Aiming high on your Customer Satisfaction Score

In a competitive marketplace where businesses vie for customers, your Customer Satisfaction Score is a key differentiator and, increasingly, has become a key element of business strategy. It is therefore essential that businesses effectively manage their Customer Satisfaction Score.

Why do we need a metric in the first place?

There are two main reasons why businesses need the Customer Satisfaction Score:

As a measure of customer loyalty– Most of the time customer feedback is about understanding what you need to do in order to improve customer loyalty and referral propensity. So the first reason is that you need an index or measure for the loyalty of each respondent.

  1. To benchmark progress– As you continue to improve your customer experience you need a measure against which you can compare yourself. How much better, or worse, are we performing than we were during last quarter? You might also want to benchmark yourself against other companies in the industry.
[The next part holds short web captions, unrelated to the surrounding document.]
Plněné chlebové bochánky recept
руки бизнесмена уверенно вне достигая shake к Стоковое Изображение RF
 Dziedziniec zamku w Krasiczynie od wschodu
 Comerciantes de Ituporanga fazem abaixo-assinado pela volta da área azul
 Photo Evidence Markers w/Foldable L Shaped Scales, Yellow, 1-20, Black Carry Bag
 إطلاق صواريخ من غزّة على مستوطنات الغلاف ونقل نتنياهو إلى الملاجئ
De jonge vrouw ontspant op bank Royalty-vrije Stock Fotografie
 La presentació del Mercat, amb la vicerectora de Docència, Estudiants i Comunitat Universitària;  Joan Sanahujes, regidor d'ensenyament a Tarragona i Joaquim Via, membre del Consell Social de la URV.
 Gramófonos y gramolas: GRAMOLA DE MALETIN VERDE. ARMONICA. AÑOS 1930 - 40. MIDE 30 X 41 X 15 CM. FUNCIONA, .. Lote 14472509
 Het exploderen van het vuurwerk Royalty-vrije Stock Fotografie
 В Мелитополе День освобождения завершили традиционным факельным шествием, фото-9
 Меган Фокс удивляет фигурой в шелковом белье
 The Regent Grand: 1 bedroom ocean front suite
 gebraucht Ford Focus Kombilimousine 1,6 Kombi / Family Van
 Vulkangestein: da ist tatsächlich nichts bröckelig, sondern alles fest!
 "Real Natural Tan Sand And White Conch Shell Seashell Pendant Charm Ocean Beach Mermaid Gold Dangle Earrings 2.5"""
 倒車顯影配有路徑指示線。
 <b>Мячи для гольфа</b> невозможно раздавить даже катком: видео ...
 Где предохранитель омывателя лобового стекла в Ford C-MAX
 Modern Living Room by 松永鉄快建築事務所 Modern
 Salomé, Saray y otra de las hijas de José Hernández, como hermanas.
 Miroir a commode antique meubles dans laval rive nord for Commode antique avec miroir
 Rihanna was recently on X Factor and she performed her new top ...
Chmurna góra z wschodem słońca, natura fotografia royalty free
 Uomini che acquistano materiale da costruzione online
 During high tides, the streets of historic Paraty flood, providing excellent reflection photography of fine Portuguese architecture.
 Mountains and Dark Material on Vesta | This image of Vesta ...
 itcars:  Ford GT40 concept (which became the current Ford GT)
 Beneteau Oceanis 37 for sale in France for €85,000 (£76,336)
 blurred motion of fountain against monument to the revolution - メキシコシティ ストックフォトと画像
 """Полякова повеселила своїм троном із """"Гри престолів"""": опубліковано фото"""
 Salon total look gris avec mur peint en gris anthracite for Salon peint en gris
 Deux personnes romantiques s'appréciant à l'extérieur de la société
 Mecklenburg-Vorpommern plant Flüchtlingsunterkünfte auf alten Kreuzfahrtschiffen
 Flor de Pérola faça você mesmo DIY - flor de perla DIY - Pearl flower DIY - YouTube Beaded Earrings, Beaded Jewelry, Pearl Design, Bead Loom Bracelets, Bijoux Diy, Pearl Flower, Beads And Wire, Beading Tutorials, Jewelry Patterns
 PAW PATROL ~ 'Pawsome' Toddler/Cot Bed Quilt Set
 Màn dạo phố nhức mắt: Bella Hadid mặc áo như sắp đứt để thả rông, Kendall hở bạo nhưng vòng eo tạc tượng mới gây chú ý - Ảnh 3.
What is the Customer Satisfaction Score?

The Customer Satisfaction Score is a broad term that covers many question types that attempt to reveal how satisfied customers are with a product or particular interaction they have just completed. Typically, customers are asked to rate service on a scale with a question such as, “How would you rate your experience with our recent service?”

  • Very dissatisfied
  • Somewhat dissatisfied
  • Neither satisfied nor dissatisfied
  • Somewhat satisfied
  • Very satisfied

The Customer Satisfaction Score is then derived by looking at the percentage of respondents who select somewhat or very satisfied and a score of 70% or more would indicate that company is doing a good enough job to keep their customers happy.

 

Five ground rules to capture a great Customer Satisfaction Score

  1. Don’t survey too often – While it is important to conduct customer satisfaction surveys frequently, surveying too often will force your customers away. Experts recommend surveying around 25% of your customer base in every quarter instead of conducting surveys across your entire customer base each quarter or on the other hand, only doing annual surveys.
  1. Create a customer-friendly survey – Create a form that people will be able to access easily and will find it easy to fill out. Revise and rephrase ambiguous questions that customers may not understand. Include variety of options such as multiple choices, yes/no, agree/disagree and a range of satisfaction ratings.
  1. Conduct convenient surveys – Many customers find customer satisfaction surveys untimely, tiresome and obligatory and, as such, may resist answering them. You will therefore be losing Customer Satisfaction Score points. With the flexibility of time and space via email or short SMS/USSD surveys, customers usually love to share their thoughts.
  1. Don’t burden customers with too many questions – Evaluate the number of questions you ask. Narrow down on what you want to achieve and focus on those points only.
  1. Select words and questions carefully – Each word you choose has an impact on your customer, so structure questions clearly and include questions on what they like/dislike most about your services and products.

 

Once customer satisfaction surveys are completed, companies should use the data to improve their Customer Satisfaction Score. Focus on fixing areas that customers complained about and conduct training programs to improve employee proficiency and thoroughly investigate those issues raised by customers.